# [Task requirements]
State how many lines in the listing below contain the word "wheel", giving only the number.

# [Extracted data]
※

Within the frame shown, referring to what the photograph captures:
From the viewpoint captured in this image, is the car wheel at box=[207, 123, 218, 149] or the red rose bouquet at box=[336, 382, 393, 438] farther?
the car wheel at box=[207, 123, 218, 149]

※

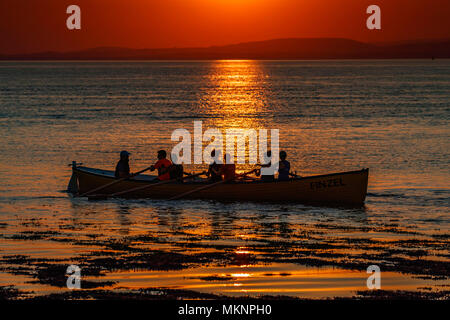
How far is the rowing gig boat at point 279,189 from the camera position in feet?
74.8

※

# [Exercise answer]
2